Labs Product Review: Samsung S90C 55 OLED Smart TV

Samsung S90C 55 OLED Smart TV

by Joe Lonergan

Product Description
The Samsung S90 C 55 OLED smart TV is a 4K OLED smart TV, with a neural quantum processor, anti-reflection screen, and laser slim design to help blend in with your environment. It has Dolby Atmos sound and can be linked with the Samsung Q symphony sound bar if you want even better sound. It has 4 HDMI ports. It is a smart TV built on a platform called Tizen, which has accessibility options available such as voice guidance and Zoom.

The Smart TV allows you to download all your favourite streaming platforms such as Disney Plus, Netflix, Apple TV Plus and Amazon Prime, and more. It has the Smart Things app which helps you control your smart home from your TV. It comes with Two remote controls, a mini remote that is solar powered and that has shortcuts for most used apps and a bigger remote with many more buttons and options. The TV has access to The Alexa virtual assistant, or the Samsung-driven built-in virtual assistant called Bixby So you can control it with your voice. The TV is 55 inches in size and comes in other sizes up to 77 inches. The screen is very bright and has a great contrast of colours and can be adjusted to suit your viewing needs.

What did I like?
When I set it up first, I liked the slim look of the TV even though it was 55 inches it suited the size of an average sitting room. The setup was OK for me as I had a Samsung account already and with a little help from sighted assistance, I was able to scan the QR code on the screen to link to my account. Then I had to wait a while for the settings to sync and the TV to install an update. After that, I held down the long button in the middle of the mini remote to bring up the accessibility menu. The first option was voice Guidance, so I turned it on.

Then I was able to discover the TV with the remote as voice guidance was reading the menus out to me. I also discovered the Mic button on the top right of the remote, so I was able to test that too. I liked the simple solar cell remote and in the accessibility settings there was a section called learn remote, this was very handy as I could learn the remote by pressing a button and then hear it being called back to me. The remote is solar-powered, but if it goes dead it needs to be recharged with a USB-C cable.

I could also operate the TV hands-free with voice commands, I could turn up and down the volume, turn the TV on and off, and ask it to play a video on YouTube all with a voice command. You can download hundreds of apps from the app store, but not all of these are accessible with voice guidance, so it is a bit hit-and-miss.

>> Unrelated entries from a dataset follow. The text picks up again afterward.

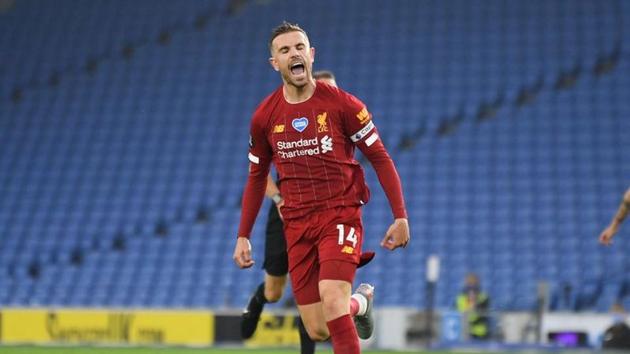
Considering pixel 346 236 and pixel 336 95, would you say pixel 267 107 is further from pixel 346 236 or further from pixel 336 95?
pixel 346 236

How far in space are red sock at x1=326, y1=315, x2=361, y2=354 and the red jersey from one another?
57 centimetres

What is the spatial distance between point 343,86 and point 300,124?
13271 millimetres

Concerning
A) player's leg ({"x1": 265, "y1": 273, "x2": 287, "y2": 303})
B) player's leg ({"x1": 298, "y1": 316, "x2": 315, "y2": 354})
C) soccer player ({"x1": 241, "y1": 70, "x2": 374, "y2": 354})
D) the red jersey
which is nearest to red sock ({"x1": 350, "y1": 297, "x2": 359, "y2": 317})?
the red jersey

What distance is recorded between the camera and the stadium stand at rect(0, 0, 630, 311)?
53.9 feet

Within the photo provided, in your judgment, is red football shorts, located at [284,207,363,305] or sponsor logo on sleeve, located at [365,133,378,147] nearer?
red football shorts, located at [284,207,363,305]

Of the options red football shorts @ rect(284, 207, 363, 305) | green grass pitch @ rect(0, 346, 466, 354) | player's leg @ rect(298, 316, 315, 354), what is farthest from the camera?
green grass pitch @ rect(0, 346, 466, 354)

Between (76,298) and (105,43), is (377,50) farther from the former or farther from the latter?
(76,298)

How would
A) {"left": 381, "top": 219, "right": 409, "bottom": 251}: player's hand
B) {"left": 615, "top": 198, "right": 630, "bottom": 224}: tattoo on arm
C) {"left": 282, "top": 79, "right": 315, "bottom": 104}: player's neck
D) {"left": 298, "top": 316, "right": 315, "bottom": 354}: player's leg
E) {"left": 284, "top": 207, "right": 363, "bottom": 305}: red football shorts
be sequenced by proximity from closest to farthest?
{"left": 381, "top": 219, "right": 409, "bottom": 251}: player's hand < {"left": 284, "top": 207, "right": 363, "bottom": 305}: red football shorts < {"left": 282, "top": 79, "right": 315, "bottom": 104}: player's neck < {"left": 298, "top": 316, "right": 315, "bottom": 354}: player's leg < {"left": 615, "top": 198, "right": 630, "bottom": 224}: tattoo on arm

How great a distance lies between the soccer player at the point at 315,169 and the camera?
5.38 metres

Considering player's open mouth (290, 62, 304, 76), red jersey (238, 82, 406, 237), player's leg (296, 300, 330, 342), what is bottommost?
player's leg (296, 300, 330, 342)

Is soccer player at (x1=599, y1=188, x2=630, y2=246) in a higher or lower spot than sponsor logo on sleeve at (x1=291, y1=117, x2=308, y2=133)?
lower

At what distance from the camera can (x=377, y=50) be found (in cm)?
1917

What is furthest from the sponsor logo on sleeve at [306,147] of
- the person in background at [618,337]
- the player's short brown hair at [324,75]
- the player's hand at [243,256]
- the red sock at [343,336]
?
the person in background at [618,337]

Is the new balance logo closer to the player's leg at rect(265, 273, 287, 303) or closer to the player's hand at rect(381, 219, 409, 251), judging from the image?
the player's hand at rect(381, 219, 409, 251)
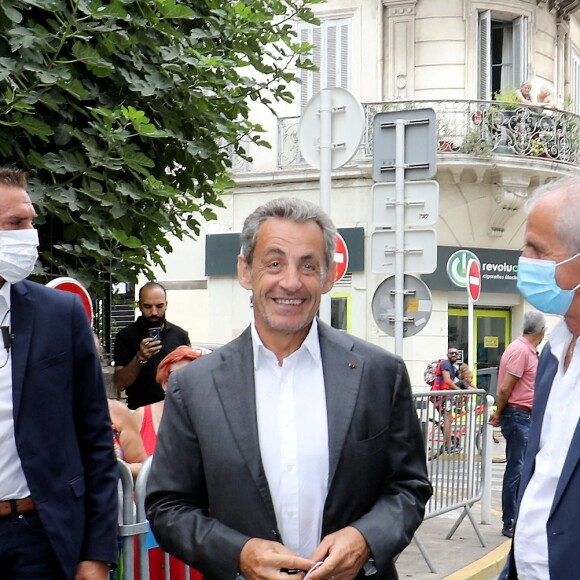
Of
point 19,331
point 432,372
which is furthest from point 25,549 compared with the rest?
point 432,372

Most of the popular streaming apps like Netflix and Apple TV Plus are quite good with voice guidance with some slight lag but in general, they are very useable. I liked having 4 HDMI connections as this allowed me to connect multiple devices like my Firestick, Apple TV, and Sky Q box.

What didn’t I like?
I did not like the fact that Audio description was disabled in the accessibility menu and there did not seem to be a way to enable it. So, I could not get audio description to work for now on the Saorview channels (Ireland Free to Air Offering). Inside apps like Netflix and Apple TV Plus, I was able to turn on audio description separately so that was no problem.

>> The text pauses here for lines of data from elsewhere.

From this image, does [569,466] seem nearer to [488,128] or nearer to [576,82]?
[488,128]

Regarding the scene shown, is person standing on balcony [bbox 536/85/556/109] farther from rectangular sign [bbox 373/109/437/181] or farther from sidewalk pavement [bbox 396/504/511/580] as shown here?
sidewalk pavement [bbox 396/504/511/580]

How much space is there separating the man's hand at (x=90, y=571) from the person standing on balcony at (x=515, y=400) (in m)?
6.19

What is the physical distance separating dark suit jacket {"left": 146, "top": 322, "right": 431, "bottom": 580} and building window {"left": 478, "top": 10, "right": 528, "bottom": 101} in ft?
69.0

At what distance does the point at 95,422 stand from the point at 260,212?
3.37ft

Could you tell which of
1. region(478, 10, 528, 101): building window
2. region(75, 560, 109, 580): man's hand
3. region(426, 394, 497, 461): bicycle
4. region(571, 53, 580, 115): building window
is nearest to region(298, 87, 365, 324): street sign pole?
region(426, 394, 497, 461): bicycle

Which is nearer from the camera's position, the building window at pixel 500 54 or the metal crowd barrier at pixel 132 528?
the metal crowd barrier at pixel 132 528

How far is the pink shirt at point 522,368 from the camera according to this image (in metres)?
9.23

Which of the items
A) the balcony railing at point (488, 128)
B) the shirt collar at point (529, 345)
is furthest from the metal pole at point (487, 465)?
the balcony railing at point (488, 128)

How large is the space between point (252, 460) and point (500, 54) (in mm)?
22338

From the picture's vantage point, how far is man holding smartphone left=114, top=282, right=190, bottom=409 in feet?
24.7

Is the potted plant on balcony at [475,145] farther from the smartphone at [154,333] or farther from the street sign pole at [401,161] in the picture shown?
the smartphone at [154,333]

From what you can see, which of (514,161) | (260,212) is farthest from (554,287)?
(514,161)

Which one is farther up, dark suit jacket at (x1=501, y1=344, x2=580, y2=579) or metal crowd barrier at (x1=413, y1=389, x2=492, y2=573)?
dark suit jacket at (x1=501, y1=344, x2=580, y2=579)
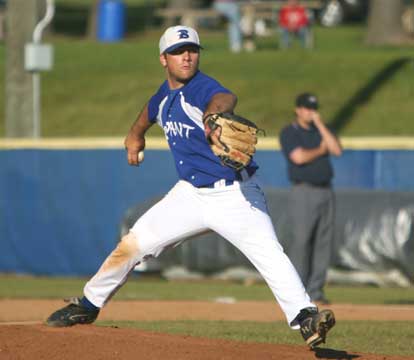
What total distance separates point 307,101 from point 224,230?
4702 mm

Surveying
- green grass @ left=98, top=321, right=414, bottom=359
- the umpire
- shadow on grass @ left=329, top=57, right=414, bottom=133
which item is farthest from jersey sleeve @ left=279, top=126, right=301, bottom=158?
shadow on grass @ left=329, top=57, right=414, bottom=133

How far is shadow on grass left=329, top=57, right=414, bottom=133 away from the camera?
77.4 feet

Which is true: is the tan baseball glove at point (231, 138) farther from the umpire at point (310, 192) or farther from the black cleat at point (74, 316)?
the umpire at point (310, 192)

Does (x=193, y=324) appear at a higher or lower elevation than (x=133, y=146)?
lower

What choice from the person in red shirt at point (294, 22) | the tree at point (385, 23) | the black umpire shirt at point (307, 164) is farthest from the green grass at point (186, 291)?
the tree at point (385, 23)

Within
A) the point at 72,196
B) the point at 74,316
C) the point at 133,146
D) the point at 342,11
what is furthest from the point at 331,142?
the point at 342,11

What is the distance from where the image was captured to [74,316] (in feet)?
26.2

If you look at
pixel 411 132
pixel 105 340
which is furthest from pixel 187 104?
pixel 411 132

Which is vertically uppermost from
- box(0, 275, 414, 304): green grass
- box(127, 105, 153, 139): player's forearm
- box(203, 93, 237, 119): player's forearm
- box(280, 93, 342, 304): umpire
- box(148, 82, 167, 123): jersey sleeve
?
box(203, 93, 237, 119): player's forearm

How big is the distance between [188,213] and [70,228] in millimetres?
9299

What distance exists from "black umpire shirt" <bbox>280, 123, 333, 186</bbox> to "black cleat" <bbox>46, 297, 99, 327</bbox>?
4.26m

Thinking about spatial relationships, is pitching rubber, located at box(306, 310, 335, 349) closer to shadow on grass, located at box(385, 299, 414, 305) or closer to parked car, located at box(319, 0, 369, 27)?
shadow on grass, located at box(385, 299, 414, 305)

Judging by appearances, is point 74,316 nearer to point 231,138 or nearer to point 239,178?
point 239,178

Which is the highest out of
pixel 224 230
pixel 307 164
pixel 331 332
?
pixel 224 230
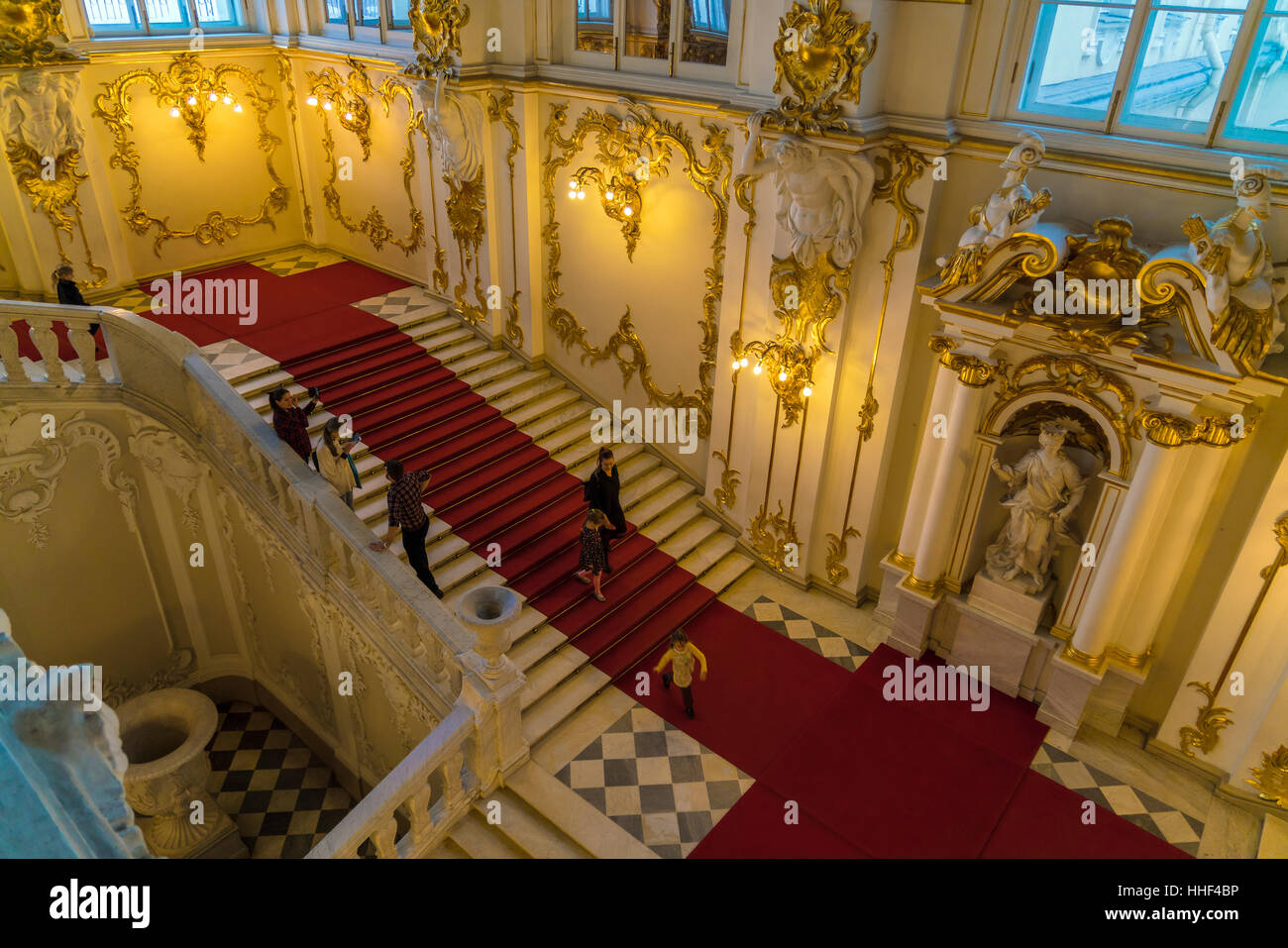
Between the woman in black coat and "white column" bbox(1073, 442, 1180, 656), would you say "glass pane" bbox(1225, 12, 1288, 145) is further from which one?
the woman in black coat

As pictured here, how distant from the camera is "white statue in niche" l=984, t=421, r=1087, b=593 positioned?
7352mm

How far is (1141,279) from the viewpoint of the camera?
613 centimetres

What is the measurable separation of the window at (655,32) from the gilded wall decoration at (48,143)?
656cm

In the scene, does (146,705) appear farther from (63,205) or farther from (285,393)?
(63,205)

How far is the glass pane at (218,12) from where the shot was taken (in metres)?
12.4

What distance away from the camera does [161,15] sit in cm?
1197

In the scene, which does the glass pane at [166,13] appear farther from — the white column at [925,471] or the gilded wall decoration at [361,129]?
the white column at [925,471]

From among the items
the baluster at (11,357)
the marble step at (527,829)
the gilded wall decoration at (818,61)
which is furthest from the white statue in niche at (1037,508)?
the baluster at (11,357)

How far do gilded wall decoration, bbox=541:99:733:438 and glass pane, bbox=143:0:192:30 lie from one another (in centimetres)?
632

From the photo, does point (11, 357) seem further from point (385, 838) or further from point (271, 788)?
point (385, 838)

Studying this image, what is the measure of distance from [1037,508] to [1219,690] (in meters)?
2.14

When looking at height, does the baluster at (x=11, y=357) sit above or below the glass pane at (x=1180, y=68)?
below

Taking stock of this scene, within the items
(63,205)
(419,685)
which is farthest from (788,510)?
(63,205)

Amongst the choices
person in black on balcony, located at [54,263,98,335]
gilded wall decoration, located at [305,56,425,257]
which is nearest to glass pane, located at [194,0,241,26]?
gilded wall decoration, located at [305,56,425,257]
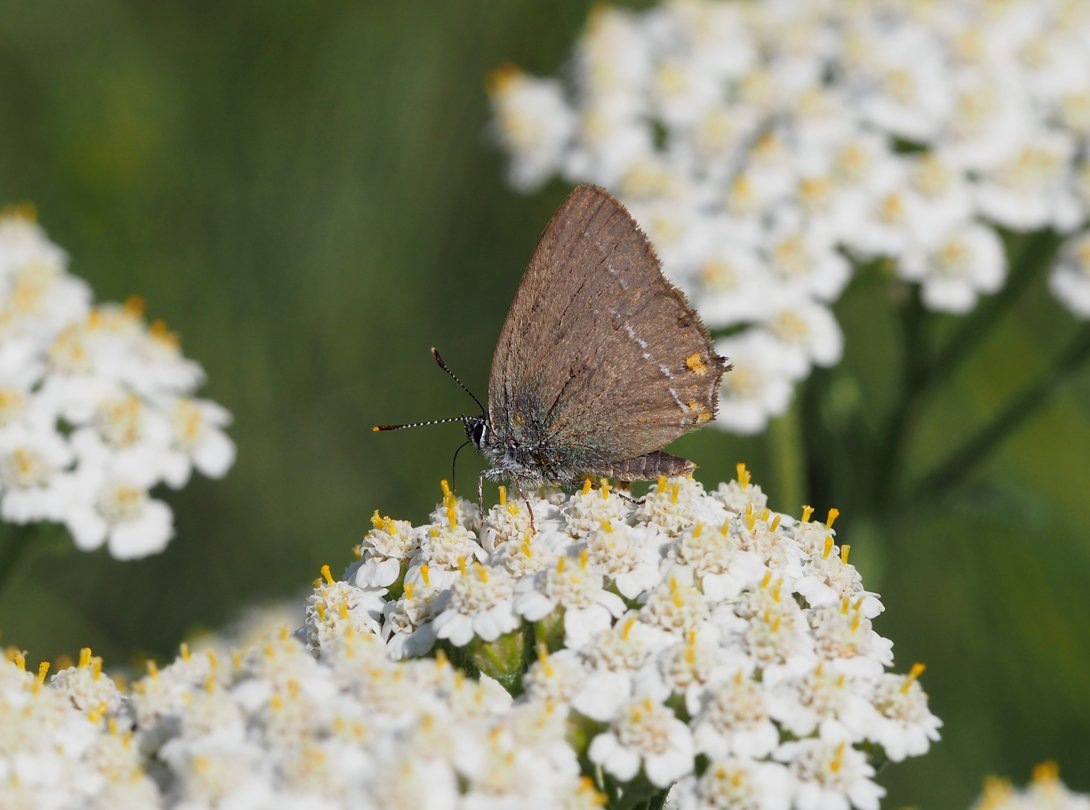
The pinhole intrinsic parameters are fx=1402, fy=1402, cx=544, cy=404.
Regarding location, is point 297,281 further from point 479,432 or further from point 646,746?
point 646,746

Accessibility from a low-vision perspective
There are many options for someone with low vision to use such as zoom menus and text, magnifier, high contrast, and invert colours. The sharpness of the picture is very good, and it is a good option for someone with low vision to browse photos through their Apple TV or other platform such as Google Photos which you could download onto the TV. There is also an ambient mode which you can set to show Art or photos when the TV is not in use.

Accessibility from a no-vision perspective
It has Voice Guidance so you can navigate the TV menus successfully and, in most cases, this will read the information inside the apps as well. You also have the option to use Alexa or Bixby to launch apps and perform other actions with the TV such as lowering and higher the volume, playing music, and even asking about the weather and seeing or hearing it appear on the screen.

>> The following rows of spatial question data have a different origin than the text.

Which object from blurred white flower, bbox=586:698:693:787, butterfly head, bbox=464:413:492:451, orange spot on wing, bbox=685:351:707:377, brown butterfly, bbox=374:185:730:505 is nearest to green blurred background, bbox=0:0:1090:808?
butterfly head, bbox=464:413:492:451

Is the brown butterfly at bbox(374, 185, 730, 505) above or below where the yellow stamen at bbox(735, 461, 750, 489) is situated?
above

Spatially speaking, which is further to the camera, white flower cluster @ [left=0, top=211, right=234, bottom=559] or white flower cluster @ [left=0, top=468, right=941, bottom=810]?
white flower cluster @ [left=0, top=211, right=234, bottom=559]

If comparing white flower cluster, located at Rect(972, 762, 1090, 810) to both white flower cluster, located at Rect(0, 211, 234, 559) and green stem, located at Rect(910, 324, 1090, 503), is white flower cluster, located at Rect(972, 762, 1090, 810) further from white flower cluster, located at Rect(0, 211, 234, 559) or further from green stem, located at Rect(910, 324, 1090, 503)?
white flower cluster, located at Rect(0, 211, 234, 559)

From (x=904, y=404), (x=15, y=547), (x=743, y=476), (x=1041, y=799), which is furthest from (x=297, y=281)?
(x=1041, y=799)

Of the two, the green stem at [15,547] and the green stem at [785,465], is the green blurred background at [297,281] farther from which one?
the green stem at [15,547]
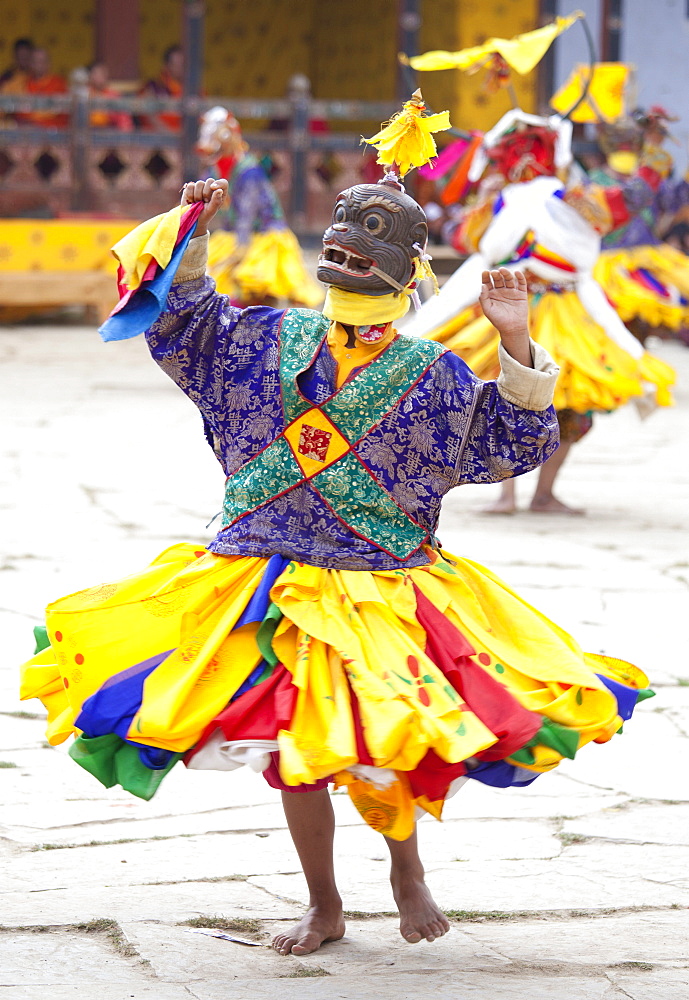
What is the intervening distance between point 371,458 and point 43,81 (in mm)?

Also, there is an option to have the screen off while still listening to the TV, this is in the accessibility menu and is similar to the screen curtain on your iPhone. I mentioned earlier that the audio description is disabled in the accessibility menu for some reason but hopefully, this will be fixed as the TV gets regular updates. Fortunately, most apps have the option to turn on audio description inside the playback menu.

€1,399 from various retailers.

Learning curve
The TV has a medium learning curve, it has some helpful options in the accessibility menu to help you learn the remote and a learn the menu section. I thought this was really good.

For whom would I recommend this product?
I would recommend this TV for anyone upgrading their TV to a smart TV or for someone looking for a TV with really good picture quality and good sound. It is suitable for both low-vision and blind users due to the TV’s many accessibility options.